Excerto do texto >>
Foi uma manifestação que degenerou em tumulto? Ou uma revolta e uma tentativa de golpe planejada por Donald Trump?
"Nem mesmo durante a Guerra Civil os insurgentes violaram nosso Capitólio, a cidadela de nossa democracia", disse Biden em julho. "Não foi dissidência. Foi desordem. Causou uma crise existencial e um teste para ver se nossa democracia sobreviveria", acrescentou.
Até o momento, mais de 700 pessoas foram acusadas de agredir policiais, entrar no Congresso e saquear seus corredores.
As investigações mostraram que Trump e seus aliados fizeram um esforço conjunto para evitar que a sessão presidida pelo vice-presidente Mike Pence no Congresso certificasse a vitória de Biden nas eleições presidenciais de novembro de 2020 naquele dia.

Material fornecido >>
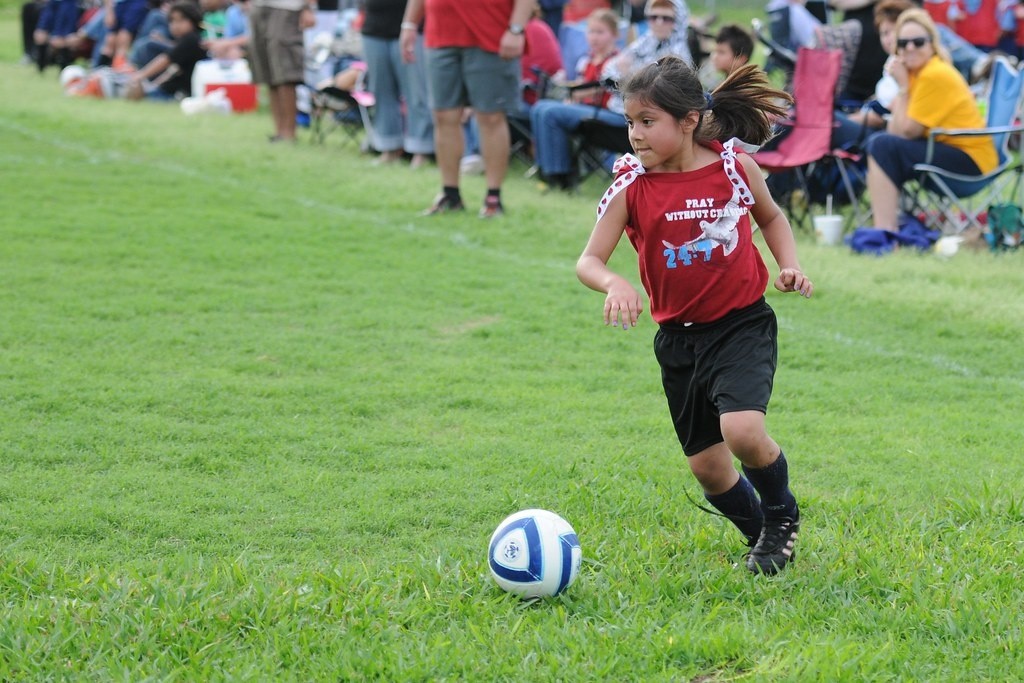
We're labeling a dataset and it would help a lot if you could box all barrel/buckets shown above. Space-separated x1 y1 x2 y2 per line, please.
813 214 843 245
==
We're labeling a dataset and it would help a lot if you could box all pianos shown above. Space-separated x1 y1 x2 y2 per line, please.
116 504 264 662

Enunciado da tarefa >>
Verta para o inglês esta frase do excerto do texto: "Até o momento, mais de 700 pessoas foram acusadas de agredir policiais, entrar no Congresso e saquear seus corredores."

Solução do problema >>
So far, more than 700 people have been charged with assaulting police officers, entering Congress, and ransacking its halls.